The matching of manuscripts to journals is highly inefficient and imperfect. To start with, the editorial criteria of some journals may seem unclear to authors. Authors and editors (and even editors within the same team) might disagree on a manuscript’s suitability, or on the scientific advance of the work or its implications1. Also, editors may misjudge these considerations, or assess a manuscript on the basis of an ill-suited scientific context2. And authors may have an overly rosy view of their work, and are understandably incentivized to ‘aim high’ when choosing a journal.

All of these factors contribute to more submissions, rejections and re-submissions, to larger peer-reviewing efforts, to discouragement — particularly in younger academics — and to delayed dissemination of scientific outputs. However, when it comes to curating the literature, the system works3. But can it be made to operate more efficiently? Many scientists have long advocated for alternative systems, from removing the editor’s role as a curator to disentangling quality assessment from publishing3. Most attempts at changing scholarly publishing have remained so.
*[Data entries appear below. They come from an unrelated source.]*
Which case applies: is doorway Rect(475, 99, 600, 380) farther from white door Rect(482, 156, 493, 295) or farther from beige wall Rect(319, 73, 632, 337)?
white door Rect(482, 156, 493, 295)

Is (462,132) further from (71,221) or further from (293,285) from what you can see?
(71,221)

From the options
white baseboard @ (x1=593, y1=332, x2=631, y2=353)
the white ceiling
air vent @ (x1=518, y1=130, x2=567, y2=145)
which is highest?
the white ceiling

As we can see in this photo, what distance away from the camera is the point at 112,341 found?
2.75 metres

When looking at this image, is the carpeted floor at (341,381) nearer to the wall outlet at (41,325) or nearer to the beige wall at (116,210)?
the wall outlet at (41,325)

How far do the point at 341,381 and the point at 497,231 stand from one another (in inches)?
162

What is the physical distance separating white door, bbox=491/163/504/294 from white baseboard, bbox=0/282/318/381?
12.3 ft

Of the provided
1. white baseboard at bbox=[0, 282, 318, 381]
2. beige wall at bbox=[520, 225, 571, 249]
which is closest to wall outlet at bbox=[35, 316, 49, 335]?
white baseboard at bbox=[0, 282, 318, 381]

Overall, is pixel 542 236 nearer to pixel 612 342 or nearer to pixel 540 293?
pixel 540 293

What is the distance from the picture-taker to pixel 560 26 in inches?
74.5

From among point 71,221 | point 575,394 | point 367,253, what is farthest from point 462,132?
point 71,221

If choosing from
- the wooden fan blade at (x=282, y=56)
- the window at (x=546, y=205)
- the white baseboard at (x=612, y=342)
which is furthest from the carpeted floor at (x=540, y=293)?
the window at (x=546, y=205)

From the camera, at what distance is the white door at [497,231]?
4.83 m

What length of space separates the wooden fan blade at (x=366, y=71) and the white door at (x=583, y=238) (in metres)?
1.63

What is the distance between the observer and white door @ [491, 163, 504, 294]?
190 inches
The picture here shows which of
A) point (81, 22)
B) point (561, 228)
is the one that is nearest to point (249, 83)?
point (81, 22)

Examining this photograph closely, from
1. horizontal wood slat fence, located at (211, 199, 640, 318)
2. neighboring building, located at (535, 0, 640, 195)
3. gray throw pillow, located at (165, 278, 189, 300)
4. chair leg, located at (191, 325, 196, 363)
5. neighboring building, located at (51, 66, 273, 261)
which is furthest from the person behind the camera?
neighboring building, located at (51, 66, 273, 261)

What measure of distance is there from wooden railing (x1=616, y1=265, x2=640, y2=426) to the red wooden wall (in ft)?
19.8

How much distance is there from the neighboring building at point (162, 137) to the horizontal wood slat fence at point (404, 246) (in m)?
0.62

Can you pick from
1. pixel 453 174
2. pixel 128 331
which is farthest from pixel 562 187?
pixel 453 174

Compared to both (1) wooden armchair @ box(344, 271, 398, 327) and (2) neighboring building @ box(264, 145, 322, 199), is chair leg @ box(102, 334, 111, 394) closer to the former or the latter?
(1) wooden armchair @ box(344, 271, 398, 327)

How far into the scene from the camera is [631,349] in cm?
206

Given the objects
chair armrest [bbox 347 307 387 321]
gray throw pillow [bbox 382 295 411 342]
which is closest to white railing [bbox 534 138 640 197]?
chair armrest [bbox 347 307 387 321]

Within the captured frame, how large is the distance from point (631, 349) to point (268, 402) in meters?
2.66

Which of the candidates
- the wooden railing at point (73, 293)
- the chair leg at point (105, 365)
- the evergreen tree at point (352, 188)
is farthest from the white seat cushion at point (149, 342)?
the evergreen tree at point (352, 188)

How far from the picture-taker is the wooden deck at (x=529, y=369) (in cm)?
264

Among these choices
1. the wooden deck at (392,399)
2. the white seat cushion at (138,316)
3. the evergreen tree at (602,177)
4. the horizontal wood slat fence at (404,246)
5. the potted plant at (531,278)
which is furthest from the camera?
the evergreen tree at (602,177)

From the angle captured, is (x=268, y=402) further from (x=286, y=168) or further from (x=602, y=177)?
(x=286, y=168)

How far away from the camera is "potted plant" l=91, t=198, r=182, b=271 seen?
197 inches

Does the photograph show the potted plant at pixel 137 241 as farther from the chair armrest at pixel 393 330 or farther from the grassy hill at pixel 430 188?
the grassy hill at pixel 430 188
Generative artificial intelligence (AI) could move the needle. Can a suitably trained chatbot take on aspects of the role of an experienced journal editor? The chatbot would undoubtedly be tirelessly fast and stoical, and it would leverage more factual information than the world’s journal editors combined. However, it would be foolish for publishing houses to relinquish the entirety of editorial decisions to today’s generative AI systems: they can only provide plausible responses to prompts, and such plausibility cannot be guaranteed to follow truth nor logic. Still, these shortcomings do not imply uselessness, as shown in Box 1 by an example dialogue between an author and a publicly available large language model.
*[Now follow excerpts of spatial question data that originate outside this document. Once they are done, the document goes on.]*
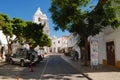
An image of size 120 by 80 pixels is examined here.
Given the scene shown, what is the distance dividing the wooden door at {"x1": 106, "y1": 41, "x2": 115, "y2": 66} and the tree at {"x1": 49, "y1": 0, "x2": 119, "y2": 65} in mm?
2500

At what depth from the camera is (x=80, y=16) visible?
2700 centimetres

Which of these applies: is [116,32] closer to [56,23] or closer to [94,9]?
[94,9]

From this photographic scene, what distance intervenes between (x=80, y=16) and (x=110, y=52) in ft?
19.6

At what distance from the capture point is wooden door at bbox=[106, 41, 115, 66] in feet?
93.8

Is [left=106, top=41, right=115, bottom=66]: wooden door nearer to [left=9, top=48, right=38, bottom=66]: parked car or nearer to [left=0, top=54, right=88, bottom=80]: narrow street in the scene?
[left=0, top=54, right=88, bottom=80]: narrow street

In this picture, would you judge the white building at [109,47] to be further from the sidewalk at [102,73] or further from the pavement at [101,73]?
the sidewalk at [102,73]

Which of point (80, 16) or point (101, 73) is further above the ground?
point (80, 16)

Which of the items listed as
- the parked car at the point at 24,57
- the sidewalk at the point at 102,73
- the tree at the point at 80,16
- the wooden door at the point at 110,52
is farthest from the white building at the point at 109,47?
the parked car at the point at 24,57

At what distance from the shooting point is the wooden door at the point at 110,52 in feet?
93.8

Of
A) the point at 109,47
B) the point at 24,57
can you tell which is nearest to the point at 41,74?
the point at 24,57

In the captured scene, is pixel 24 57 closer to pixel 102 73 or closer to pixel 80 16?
pixel 80 16

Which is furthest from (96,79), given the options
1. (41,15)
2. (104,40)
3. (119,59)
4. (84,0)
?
A: (41,15)

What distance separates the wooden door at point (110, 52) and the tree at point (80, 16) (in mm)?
2500

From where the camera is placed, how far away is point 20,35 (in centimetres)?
3784
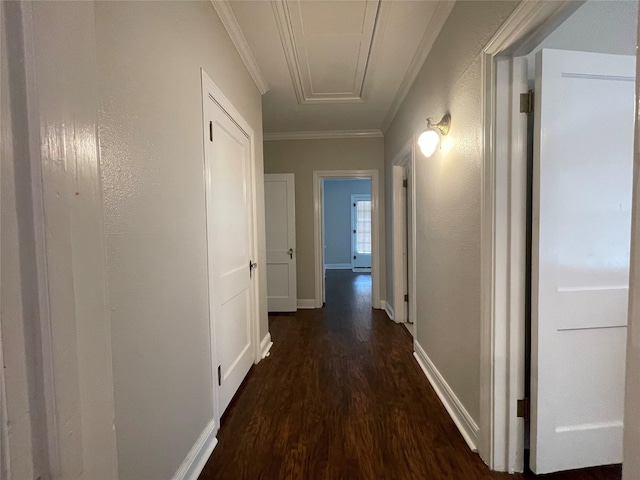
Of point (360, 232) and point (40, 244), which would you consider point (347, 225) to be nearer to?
point (360, 232)

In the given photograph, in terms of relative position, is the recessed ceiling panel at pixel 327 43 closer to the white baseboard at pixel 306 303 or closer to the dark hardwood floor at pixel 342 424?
the dark hardwood floor at pixel 342 424

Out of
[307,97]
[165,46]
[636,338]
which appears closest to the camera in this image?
[636,338]

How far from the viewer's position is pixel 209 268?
156 cm

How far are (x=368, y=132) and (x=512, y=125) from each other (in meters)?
2.92

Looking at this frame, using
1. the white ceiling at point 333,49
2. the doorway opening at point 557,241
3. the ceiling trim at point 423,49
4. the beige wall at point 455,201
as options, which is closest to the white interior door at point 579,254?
the doorway opening at point 557,241

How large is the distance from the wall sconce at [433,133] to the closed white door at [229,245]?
1.33 metres

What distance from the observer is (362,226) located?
26.8 feet

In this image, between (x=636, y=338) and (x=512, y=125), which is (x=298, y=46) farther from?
(x=636, y=338)

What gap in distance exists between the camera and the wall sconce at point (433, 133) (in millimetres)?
1783

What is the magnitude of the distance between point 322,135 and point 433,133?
7.85 feet

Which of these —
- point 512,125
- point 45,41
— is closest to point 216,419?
point 45,41

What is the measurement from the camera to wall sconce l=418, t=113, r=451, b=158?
178 cm

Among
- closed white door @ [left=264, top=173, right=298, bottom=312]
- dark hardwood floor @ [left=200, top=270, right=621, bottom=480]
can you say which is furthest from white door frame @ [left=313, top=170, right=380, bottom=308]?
dark hardwood floor @ [left=200, top=270, right=621, bottom=480]

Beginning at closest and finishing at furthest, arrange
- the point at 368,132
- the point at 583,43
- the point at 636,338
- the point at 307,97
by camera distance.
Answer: the point at 636,338 → the point at 583,43 → the point at 307,97 → the point at 368,132
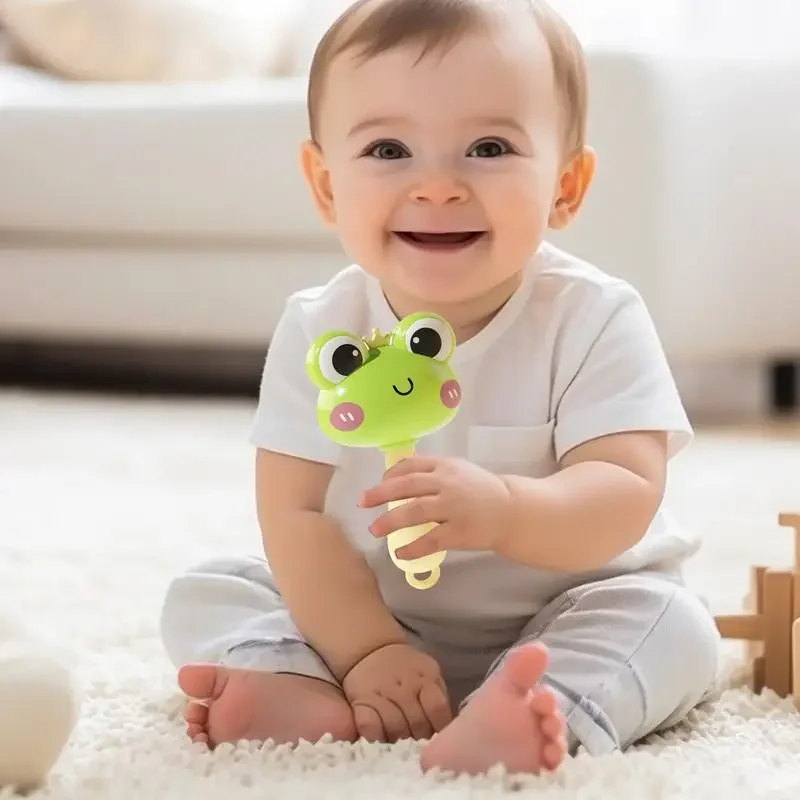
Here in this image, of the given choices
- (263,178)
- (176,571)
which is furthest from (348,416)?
(263,178)

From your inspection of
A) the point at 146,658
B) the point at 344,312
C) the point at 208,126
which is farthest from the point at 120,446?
the point at 344,312

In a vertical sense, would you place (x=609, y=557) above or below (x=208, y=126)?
below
What can be inferred from this representative conversation? Firstly, the downsides: the chatbot’s ‘concerns’ are actually addressed in the report4,5 (which was included as part of the prompt to the chatbot) and earlier in the dialogue. However, a future multimodal system that can interpret scientific schematics, imagery, graphs and data may be less likely to confidently make erroneous assertions. Also, the questions asked by the chatbot are easily answerable from the text in the manuscript. Still, they are highly relevant to the quality of the work as would be judged by editors and reviewers. And some of the chatbot’s assertions — such as “the study design is rigorous” — are not to be taken at face value; the chatbot cannot assess actual rigour, it can only infer it from the manuscript’s text (and so would most readers, regardless of actual expertise).
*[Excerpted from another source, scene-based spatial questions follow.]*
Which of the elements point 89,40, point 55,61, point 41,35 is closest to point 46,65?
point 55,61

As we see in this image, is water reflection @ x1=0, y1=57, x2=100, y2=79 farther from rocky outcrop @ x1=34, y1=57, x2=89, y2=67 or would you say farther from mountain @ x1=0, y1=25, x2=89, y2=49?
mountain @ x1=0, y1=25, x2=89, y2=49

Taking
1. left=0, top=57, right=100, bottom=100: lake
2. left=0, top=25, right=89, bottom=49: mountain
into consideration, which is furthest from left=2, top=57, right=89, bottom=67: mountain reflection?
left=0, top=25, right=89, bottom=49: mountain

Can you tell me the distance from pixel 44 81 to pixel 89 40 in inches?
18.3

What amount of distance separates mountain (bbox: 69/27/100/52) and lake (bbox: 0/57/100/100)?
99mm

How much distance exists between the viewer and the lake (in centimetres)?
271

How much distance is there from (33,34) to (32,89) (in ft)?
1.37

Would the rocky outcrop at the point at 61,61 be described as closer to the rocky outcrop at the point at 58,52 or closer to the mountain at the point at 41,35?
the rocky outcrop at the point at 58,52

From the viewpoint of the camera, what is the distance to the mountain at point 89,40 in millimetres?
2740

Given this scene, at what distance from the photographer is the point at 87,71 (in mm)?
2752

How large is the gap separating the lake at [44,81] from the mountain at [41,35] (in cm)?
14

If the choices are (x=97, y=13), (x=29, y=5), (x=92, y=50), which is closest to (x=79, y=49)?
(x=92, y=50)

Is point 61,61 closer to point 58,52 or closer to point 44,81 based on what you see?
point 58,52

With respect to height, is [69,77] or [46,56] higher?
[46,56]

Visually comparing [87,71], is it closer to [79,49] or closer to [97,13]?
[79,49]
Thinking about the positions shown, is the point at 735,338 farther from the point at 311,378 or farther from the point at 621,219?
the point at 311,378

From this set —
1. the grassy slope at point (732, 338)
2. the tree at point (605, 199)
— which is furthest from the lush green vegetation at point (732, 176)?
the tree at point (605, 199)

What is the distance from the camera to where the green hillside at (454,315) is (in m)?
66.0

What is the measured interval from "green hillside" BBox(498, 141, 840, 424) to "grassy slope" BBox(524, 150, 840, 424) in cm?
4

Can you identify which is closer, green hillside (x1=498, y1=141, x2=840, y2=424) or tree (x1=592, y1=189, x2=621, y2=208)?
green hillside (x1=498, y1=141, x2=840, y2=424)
However, the upsides of a future AI journal editor with enhanced skills are enticing. In particular, a chatbot fine-tuned with the journal’s historical output and editorial know-how, and reinforced with editorial feedback, could guide authors as to the degree of ‘fit’ of their work to the journal. It may help them craft a manuscript that more clearly highlights the most salient points. Moreover, it may make authors notice any shortcomings in the evidence or claims, or in the reporting of the methodology. Or the dialogue may make them realize that the manuscript would fare better in a more fitting journal.

At the same time, an AI journal editor might speed up editorial assessments. If authors approve such a chatbot’s summary of the manuscript and are satisfied with the chatbot’s questions and with the overall conversation, they are likely to agree to make it available to human editors, to facilitate their judgement of the work.

Generative AI is advancing toward levels of sophistication that make these considerations rather plausible. From a purely financial perspective, time spent in assessing rejected manuscripts before peer review is unproductive for journals — especially if they are highly selective. Although useful and specific feedback provided by dutiful editors to authors of manuscripts that are rejected is welcome by authors, from a journal-productivity viewpoint a more effective process than today’s workflow would be for editors to screen newly submitted manuscripts and to engage only with the authors of promising work; the authors of the unselected manuscripts would not receive a rejection message and would be free to take their manuscript elsewhere after a pre-specified number of days. But such a no-explicit-rejection process might be too big of a culture change for authors and editors; instead, a conversation with a chatbot that has been imbued with the journal’s editorial expertise would better conform to academic incentives and to expectations for feedback (if nothing else, confirming that an assessment process has been carried out).

Any practical implementation of an AI journal editor would involve lots of obstacles. Designing and implementing suitable ’guardrails’ and sanity checks would not be straightforward, and such an AI system could prove detrimental to breakthrough work that challenges current knowledge or practice. Also, AI journal editors might be easier to ‘game’ than most of the sentient sort. Moreover, AI editors could end up attracting substantially more unfruitful submissions. And it will escape no one’s attention that making editors more productive will reduce the number of them needed. Yet, will inspecting the performance of generative AI systems raise the need for counterfactual input and for auditors of the human kind?